In the Netherlands, approximately 40,000 people are admitted to hospital annually suffering from a stroke. This is acute damage to the brain caused by clogging or a tear in a blood vessel. In recent years, substantial attention has been paid to the prevention of cardiovascular diseases, for example, guidelines have been drawn up for physicians to treat risk factors such as hypertension, high cholesterol and diabetes. It appears from Wieberdink’s research that people in the Netherlands have become unhealthier resulting in high blood pressure and overweight being more common than in the 1990s. Physicians increasingly prescribe medication to reduce the risk of stroke. This includes, for example, blood thinners and cholesterol-lowering drugs.
It is striking that the likelihood that men will suffer from a stroke later in life has decreased by more than 30 percent since 1990. For women of the same age the risk has remained the same. Renske Wieberdink: “A possible explanation is the fact that physicians are alert to the dangers for men while they are inclined to underestimate the risk for women. A positive development is that over the past years smoking has decreased among men. Whether this development is the actual cause for the decrease will have to be investigated further. It is of great importance that the risk factors for strokes among women are also adequately identified and treated.”

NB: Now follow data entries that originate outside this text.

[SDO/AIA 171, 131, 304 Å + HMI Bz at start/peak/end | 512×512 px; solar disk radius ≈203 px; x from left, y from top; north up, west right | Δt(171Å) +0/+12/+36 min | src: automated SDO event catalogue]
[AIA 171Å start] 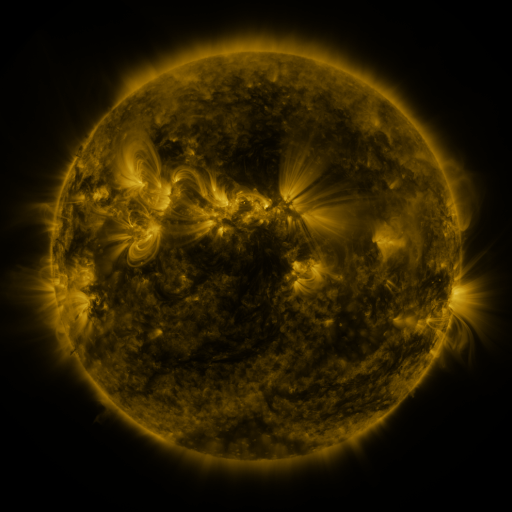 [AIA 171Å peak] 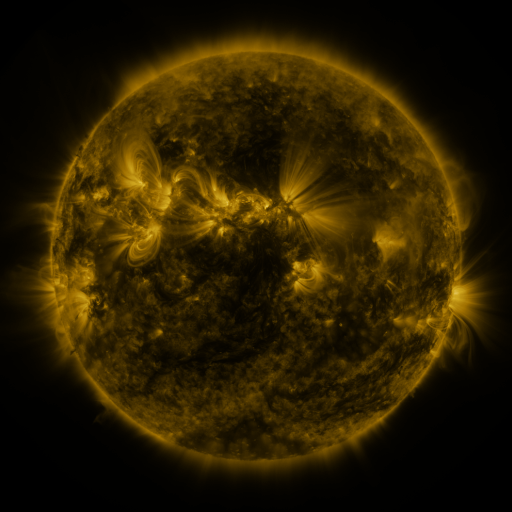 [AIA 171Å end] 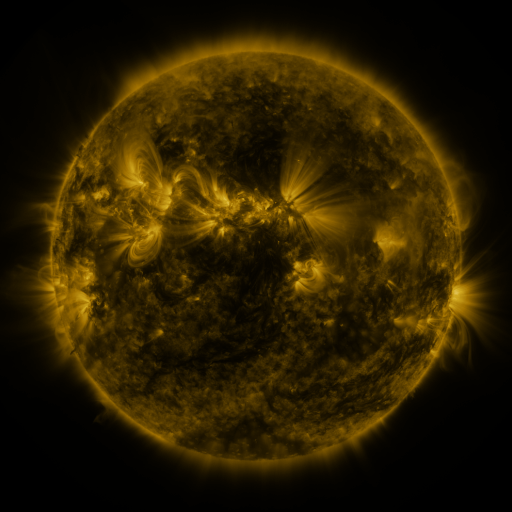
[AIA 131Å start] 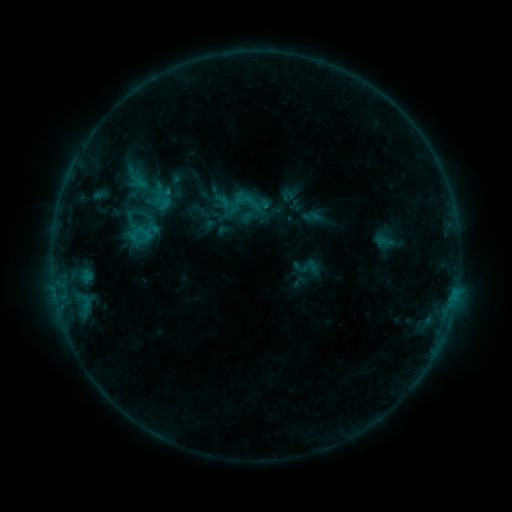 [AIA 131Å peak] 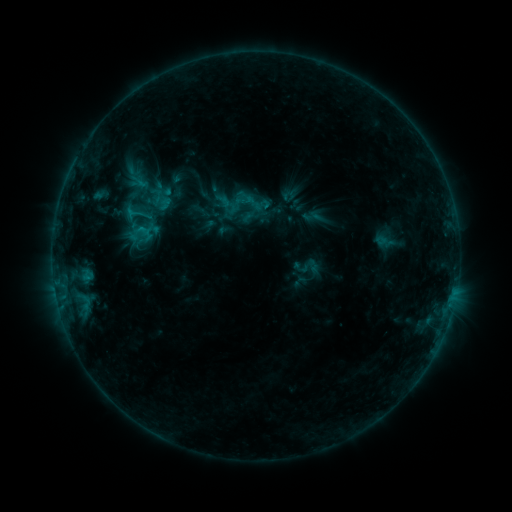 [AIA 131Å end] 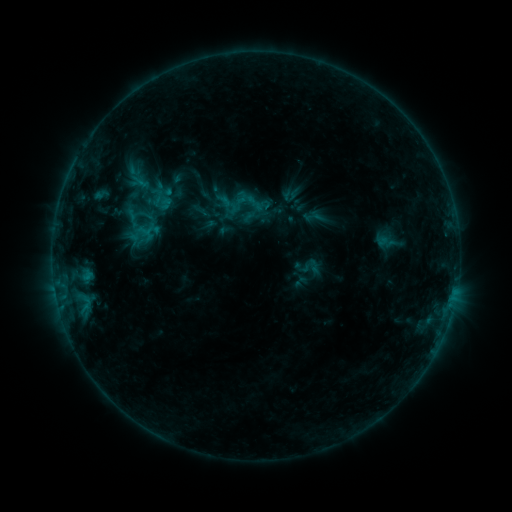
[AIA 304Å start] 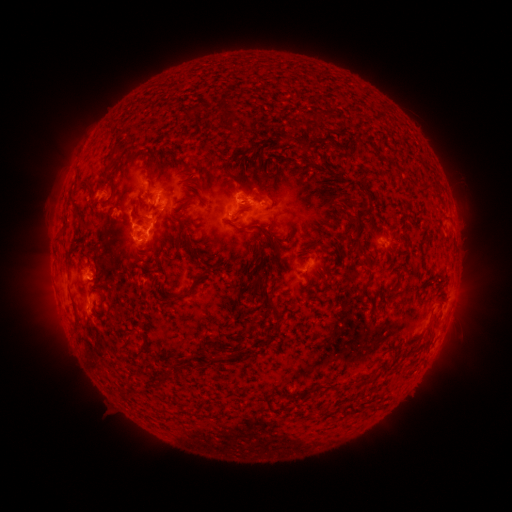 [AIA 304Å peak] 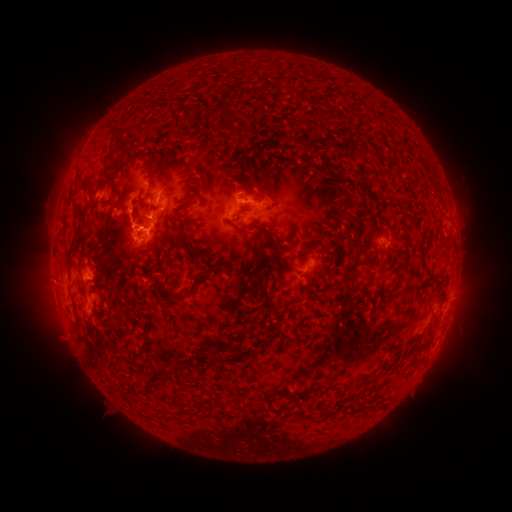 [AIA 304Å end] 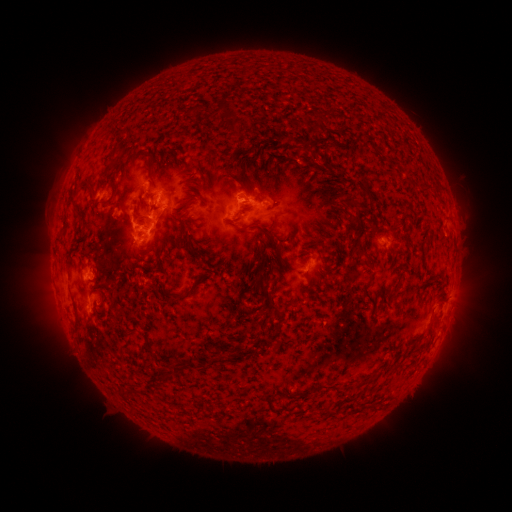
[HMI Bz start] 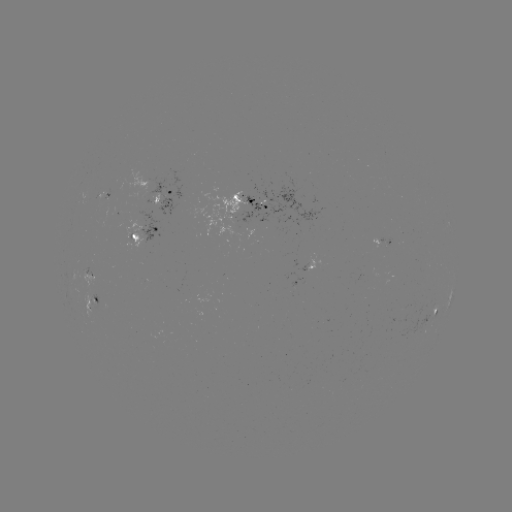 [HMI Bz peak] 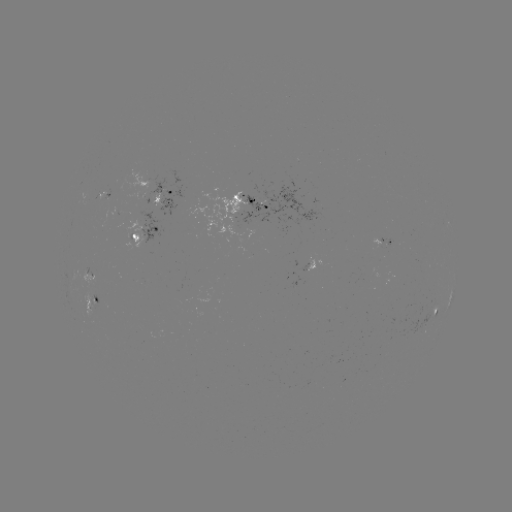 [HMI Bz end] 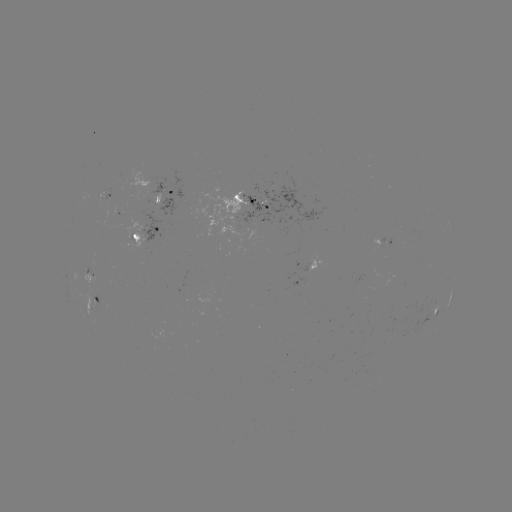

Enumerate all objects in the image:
C1.0 flare: (130, 213)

To gain a better understanding of the occurrence of strokes, she also studied other factors potentially associated with the risk of stroke. Special measurements on the blood vessels of the retina showed that as the diameter of the draining veins increases the probability of a stroke increases. Another factor linked to the risk of a stroke is age-related macular degeneration, a condition that affects the central vision. Elderly people with a severe form of this condition have a higher risk of getting a stroke. Approximately 1.5 percent of the Dutch population aged 55 and over suffers from this form of macular degeneration.
For her research Wieberdink made use of Erasmus MC’s ERGO (Erasmus Rotterdam Health Study) study, one of the largest epidemiological studies in the world. The study monitors 15,000 inhabitants of the Rotterdam district Ommoord aged over 45 years.